Réputé intègre et compétent, le général-major Prime Niyongabo peut compter sur le soutien de ses troupes qui apprécient sa volonté de professionnaliser l’armée tout en la tenant à l’écart des crises politiques qui secouent le pays. Légaliste avant tout, il a été tenté durant un temps de suivre les putschistes en 2015, avant de rester fidèle à Pierre Nkurunziza. Il n’a par la suite joué aucun rôle lors la répression qui a suivi.

Gabriel Nizigama

Également né en 1970, il vient de la même colline qu’Évariste Ndayishimiye, avec qui il a peut-être des liens familiaux. Il rejoint la rébellion en 1995, en même temps que son professeur à l’Institut d’éducation physique de Bujumbura, Pierre Nkurunziza. Il y gagne le surnom de « Tibia », comme ceux qu’il aimait casser lors de certains interrogatoires. Lieutenant-général à la fin du conflit, il est également commissaire de police et prend la tête du ministère de la Sécurité publique à partir de 2013.

Toujours très proche du président Nkurunziza, il devient son chef du cabinet civil deux ans plus tard. Poste qu’il conserve donc avec Évariste Ndayishimiye qu’il a ouvertement soutenu contre l’avis du chef de l’État. À l’heure d’organiser sa succession, ce dernier souhaitait désigner Pascal Nyabenda, le président de l’Assemblée nationale.

Gabriel Nizigama ne voulait surtout pas se ranger aux côtés de son ennemi déclaré, Alain-Guillaume Bunyoni, l’actuel Premier ministre, qui soutenait la candidature de Nyabenda.

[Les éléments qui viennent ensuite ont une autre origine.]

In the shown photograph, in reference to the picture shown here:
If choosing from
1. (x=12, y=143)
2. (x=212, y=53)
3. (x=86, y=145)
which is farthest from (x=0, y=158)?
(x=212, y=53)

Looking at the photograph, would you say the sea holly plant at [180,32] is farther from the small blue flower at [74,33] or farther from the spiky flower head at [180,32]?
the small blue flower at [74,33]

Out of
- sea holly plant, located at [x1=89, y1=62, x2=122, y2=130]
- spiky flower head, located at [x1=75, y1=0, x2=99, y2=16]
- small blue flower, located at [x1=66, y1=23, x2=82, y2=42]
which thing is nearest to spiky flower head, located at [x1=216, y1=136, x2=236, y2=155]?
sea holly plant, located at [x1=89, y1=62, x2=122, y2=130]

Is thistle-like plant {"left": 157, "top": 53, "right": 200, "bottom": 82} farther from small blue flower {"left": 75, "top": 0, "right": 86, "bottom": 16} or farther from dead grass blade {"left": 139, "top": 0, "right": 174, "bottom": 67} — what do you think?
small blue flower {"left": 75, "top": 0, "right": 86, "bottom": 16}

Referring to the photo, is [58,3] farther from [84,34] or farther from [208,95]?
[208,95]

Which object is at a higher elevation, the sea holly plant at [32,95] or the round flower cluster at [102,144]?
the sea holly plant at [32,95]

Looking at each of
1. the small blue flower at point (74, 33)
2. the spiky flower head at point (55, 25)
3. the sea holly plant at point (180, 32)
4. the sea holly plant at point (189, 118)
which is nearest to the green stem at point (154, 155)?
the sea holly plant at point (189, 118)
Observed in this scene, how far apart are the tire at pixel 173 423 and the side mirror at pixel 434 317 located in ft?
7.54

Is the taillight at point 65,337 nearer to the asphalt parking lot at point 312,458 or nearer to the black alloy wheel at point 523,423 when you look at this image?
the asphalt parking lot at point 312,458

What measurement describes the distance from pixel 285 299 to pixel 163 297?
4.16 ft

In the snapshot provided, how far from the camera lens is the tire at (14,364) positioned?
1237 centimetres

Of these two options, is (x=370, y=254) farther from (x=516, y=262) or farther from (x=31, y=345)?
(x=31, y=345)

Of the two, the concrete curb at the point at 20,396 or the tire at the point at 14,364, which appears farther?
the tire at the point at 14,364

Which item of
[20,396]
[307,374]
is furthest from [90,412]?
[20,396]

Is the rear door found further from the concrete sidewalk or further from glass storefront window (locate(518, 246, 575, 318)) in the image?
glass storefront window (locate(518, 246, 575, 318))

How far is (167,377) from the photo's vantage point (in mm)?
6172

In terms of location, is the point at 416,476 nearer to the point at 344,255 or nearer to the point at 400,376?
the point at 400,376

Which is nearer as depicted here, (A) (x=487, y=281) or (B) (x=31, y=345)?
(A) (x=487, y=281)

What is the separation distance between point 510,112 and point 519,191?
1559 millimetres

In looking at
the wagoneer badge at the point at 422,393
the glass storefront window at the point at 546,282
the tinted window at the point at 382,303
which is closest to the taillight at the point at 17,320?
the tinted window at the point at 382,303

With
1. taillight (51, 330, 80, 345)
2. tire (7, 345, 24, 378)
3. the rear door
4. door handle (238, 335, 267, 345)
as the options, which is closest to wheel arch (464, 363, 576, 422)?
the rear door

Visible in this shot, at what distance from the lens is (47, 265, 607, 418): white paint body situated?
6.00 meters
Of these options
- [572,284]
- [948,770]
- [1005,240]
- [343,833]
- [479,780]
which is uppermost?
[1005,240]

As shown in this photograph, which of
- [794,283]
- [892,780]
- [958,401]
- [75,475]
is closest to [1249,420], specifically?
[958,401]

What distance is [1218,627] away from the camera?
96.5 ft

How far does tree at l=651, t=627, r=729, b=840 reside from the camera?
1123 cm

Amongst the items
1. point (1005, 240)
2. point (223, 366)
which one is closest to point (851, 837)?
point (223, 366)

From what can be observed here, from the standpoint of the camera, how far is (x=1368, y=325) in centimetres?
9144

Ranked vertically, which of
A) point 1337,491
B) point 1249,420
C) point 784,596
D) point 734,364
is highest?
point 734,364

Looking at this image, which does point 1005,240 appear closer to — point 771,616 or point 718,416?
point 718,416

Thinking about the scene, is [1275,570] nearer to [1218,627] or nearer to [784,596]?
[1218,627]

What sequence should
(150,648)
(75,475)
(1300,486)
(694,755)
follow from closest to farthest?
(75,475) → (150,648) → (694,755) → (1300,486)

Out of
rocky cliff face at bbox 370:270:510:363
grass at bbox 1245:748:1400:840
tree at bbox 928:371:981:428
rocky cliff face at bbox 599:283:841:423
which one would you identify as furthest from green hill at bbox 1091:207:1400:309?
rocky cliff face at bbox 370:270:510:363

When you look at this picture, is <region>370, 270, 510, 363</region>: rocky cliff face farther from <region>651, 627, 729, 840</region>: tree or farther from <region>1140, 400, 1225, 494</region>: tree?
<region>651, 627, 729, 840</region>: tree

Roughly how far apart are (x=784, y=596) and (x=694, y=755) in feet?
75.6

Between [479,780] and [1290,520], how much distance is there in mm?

Il aurait même refusé d’entrer dans son gouvernement. Un différend qui pourrait être lié à certaines rivalités dans le monde des affaires, pas toujours très claires au Burundi. Réputé très proche des intérêts chinois, Gabriel Nizigama est loin d’être perçu comme le plus ardent défenseur de la politique de transparence que souhaite mettre en place l’actuel président.

Gervais Ndirakobuca

Encore un membre du premier cercle présidentiel né en 1970. Lui aussi a quitté les bancs de la faculté des Sciences de Bujumbura, pour rejoindre les FDD dès 1993. Fidèle à ses chefs qui apprécient son efficacité, il se fait vite un nom au sein de la rébellion : Ndakugarika – « Je vais te tuer », en kirundi. Il réalise ensuite toute sa carrière, jusqu’en 2012, au sein de la police nationale, de commissaire à directeur-général adjoint.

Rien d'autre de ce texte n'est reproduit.